Brief >> Copy the material that follows word for word and omit its pictures.

Material for the task >>

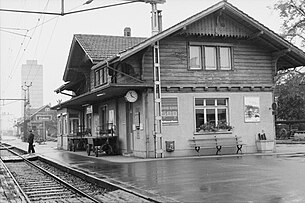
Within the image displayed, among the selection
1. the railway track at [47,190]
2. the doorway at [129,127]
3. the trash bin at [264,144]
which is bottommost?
the railway track at [47,190]

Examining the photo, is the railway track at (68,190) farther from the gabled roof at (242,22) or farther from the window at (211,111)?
the window at (211,111)

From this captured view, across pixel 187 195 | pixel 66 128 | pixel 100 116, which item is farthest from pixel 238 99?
pixel 66 128

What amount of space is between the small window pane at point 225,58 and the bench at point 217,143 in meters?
3.26

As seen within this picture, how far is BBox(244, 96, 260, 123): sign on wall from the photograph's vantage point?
20891mm

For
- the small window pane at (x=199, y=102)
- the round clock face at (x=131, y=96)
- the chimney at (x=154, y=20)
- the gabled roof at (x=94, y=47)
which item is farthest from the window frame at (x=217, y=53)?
the gabled roof at (x=94, y=47)

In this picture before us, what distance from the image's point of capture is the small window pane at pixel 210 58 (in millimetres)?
20672

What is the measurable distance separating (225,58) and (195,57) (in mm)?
1538

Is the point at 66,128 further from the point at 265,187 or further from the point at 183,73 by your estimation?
the point at 265,187

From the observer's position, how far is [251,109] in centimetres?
2097

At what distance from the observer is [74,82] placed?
30.4 meters

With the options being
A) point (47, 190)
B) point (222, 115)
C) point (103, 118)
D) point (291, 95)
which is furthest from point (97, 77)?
point (291, 95)

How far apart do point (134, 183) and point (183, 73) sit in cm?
976

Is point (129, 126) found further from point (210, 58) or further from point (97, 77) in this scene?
point (97, 77)

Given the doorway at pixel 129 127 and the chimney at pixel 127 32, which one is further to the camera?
the chimney at pixel 127 32
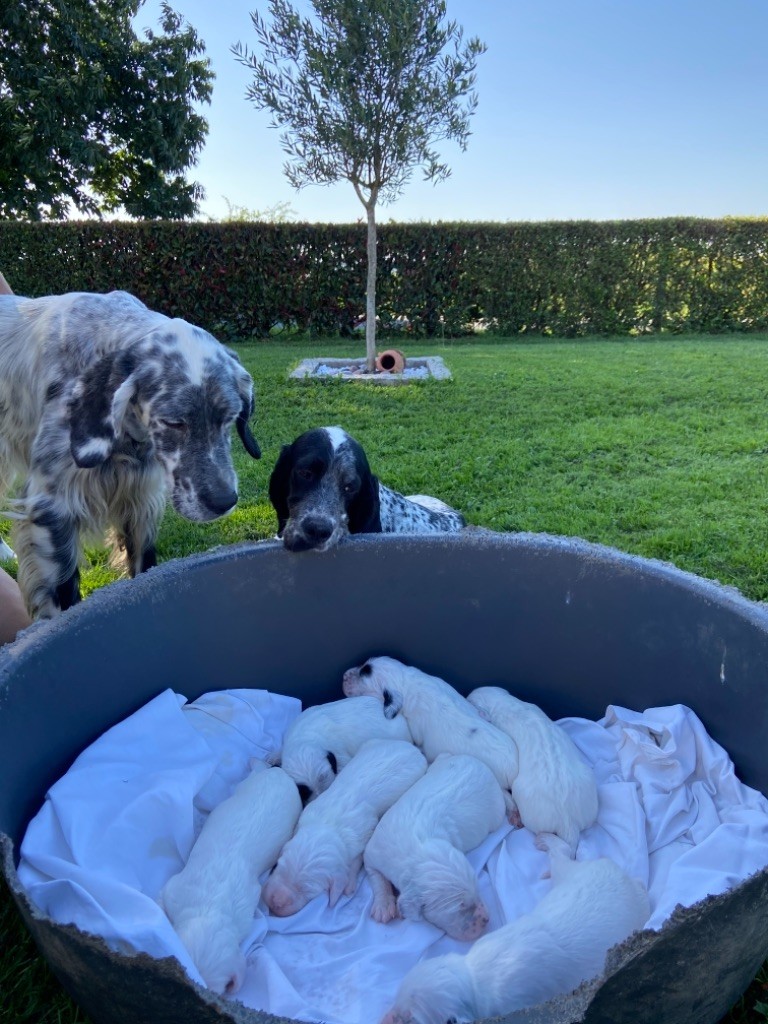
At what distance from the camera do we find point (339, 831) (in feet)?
6.67

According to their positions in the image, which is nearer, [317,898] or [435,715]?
[317,898]

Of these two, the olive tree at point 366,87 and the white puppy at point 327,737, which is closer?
the white puppy at point 327,737

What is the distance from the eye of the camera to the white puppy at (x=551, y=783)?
213 cm

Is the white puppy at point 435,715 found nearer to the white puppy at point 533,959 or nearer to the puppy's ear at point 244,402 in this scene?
the white puppy at point 533,959

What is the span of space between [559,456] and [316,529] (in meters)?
3.08

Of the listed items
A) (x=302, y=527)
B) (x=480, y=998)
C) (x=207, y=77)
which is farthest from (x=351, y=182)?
(x=207, y=77)

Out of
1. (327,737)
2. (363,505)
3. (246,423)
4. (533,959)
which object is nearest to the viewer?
(533,959)

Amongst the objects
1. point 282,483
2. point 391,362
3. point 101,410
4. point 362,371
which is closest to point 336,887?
point 282,483

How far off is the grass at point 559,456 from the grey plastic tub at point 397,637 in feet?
1.82

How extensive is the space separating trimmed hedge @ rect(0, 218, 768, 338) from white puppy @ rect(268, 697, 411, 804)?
9.78m

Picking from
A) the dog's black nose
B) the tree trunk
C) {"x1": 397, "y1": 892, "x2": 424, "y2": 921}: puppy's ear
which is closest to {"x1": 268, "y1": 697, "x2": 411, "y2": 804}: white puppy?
{"x1": 397, "y1": 892, "x2": 424, "y2": 921}: puppy's ear

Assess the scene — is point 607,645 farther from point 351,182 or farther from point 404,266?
point 404,266

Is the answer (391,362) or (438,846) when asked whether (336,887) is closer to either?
(438,846)

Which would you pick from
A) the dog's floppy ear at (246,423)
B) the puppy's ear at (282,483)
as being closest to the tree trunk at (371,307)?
the puppy's ear at (282,483)
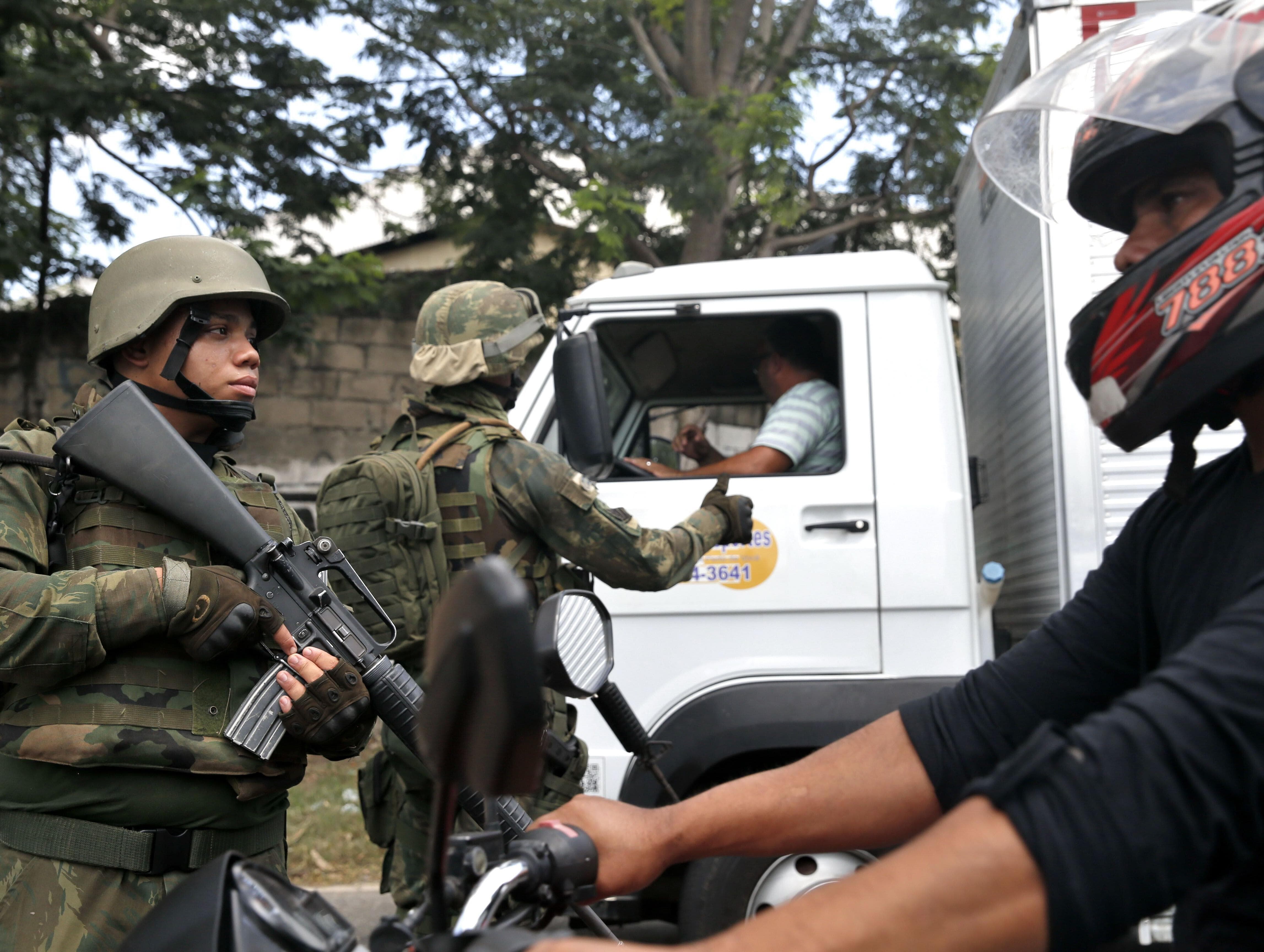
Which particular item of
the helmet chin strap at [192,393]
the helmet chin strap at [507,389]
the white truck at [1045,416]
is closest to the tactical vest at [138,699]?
the helmet chin strap at [192,393]

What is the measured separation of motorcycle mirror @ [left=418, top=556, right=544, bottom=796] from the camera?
2.08 ft

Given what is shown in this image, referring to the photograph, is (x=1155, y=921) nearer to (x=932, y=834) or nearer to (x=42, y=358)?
(x=932, y=834)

Finished task >>
Within the image displayed, among the selection
1. the railway track at [47,190]
2. the doorway at [129,127]
3. the trash bin at [264,144]
which is bottommost?
the railway track at [47,190]

Examining the photo, is the railway track at (68,190) farther from the gabled roof at (242,22) or farther from the window at (211,111)?
the window at (211,111)

From this captured view, across pixel 187 195 | pixel 66 128 | pixel 100 116, which item is farthest from pixel 238 99?
pixel 66 128

What amount of space is between the small window pane at point 225,58 and the bench at point 217,143 in meters?
3.26

As seen within this picture, how far is BBox(244, 96, 260, 123): sign on wall from the photograph's vantage point?
20891mm

For
- the small window pane at (x=199, y=102)
- the round clock face at (x=131, y=96)
- the chimney at (x=154, y=20)
- the gabled roof at (x=94, y=47)
which item is farthest from the window frame at (x=217, y=53)?
the gabled roof at (x=94, y=47)

In this picture before us, what distance from the image's point of capture is the small window pane at pixel 210 58 (in millimetres)?
20672

What is the measurable distance separating (225,58) and (195,57) (in mm)?
1538

Is the point at 66,128 further from the point at 265,187 or further from the point at 183,73 by your estimation?
the point at 265,187

From the observer's position, how far is [251,109] in centimetres?
2097

At what distance from the observer is [74,82] placed?
30.4 meters

With the options being
A) point (47, 190)
B) point (222, 115)
C) point (103, 118)
D) point (291, 95)
which is furthest from point (97, 77)?
point (291, 95)

How far apart do point (134, 183) and point (183, 73) sit in cm?
976

Is point (129, 126) found further from point (210, 58) or further from point (97, 77) in this scene?
point (97, 77)

Given the doorway at pixel 129 127 and the chimney at pixel 127 32, which one is further to the camera?
the chimney at pixel 127 32
At what distance from the camera do we find point (339, 831) (in feet)?
6.67

According to their positions in the image, which is nearer, [317,898] or [435,715]?
[317,898]

Of these two, the olive tree at point 366,87 and the white puppy at point 327,737, which is closer?
the white puppy at point 327,737

What is the distance from the eye of the camera to the white puppy at (x=551, y=783)?
213 cm

Is the white puppy at point 435,715 found nearer to the white puppy at point 533,959 or nearer to the puppy's ear at point 244,402 in this scene?
the white puppy at point 533,959

What is the span of space between [559,456] and [316,529] (in meters)?
3.08

Of the listed items
A) (x=302, y=527)
B) (x=480, y=998)
C) (x=207, y=77)
which is farthest from (x=351, y=182)?
(x=207, y=77)

Out of
1. (327,737)
2. (363,505)
3. (246,423)
4. (533,959)
which object is nearest to the viewer?
(533,959)

Amongst the objects
1. point 282,483
2. point 391,362
3. point 101,410
4. point 362,371
which is closest to point 336,887?
point 282,483

How far off is the grass at point 559,456 from the grey plastic tub at point 397,637 in feet?
1.82

How extensive is the space separating trimmed hedge @ rect(0, 218, 768, 338) from white puppy @ rect(268, 697, 411, 804)?
9.78m

Picking from
A) the dog's black nose
B) the tree trunk
C) {"x1": 397, "y1": 892, "x2": 424, "y2": 921}: puppy's ear
which is closest to {"x1": 268, "y1": 697, "x2": 411, "y2": 804}: white puppy?
{"x1": 397, "y1": 892, "x2": 424, "y2": 921}: puppy's ear

Assess the scene — is point 607,645 farther from point 351,182 or farther from point 404,266?
point 404,266

Is the answer (391,362) or (438,846) when asked whether (336,887) is closer to either?
(438,846)

Which would you pick from
A) the dog's floppy ear at (246,423)
B) the puppy's ear at (282,483)
as being closest to the tree trunk at (371,307)?
the puppy's ear at (282,483)
Which particular item of
the helmet chin strap at [192,393]
the helmet chin strap at [507,389]
the white truck at [1045,416]
is closest to the tactical vest at [138,699]?
the helmet chin strap at [192,393]

What is the measured separation of motorcycle mirror @ [left=418, top=556, right=544, bottom=796] from the camera?
2.08 ft

Given what is shown in this image, referring to the photograph, is (x=1155, y=921) nearer to (x=932, y=834) or nearer to (x=42, y=358)?
(x=932, y=834)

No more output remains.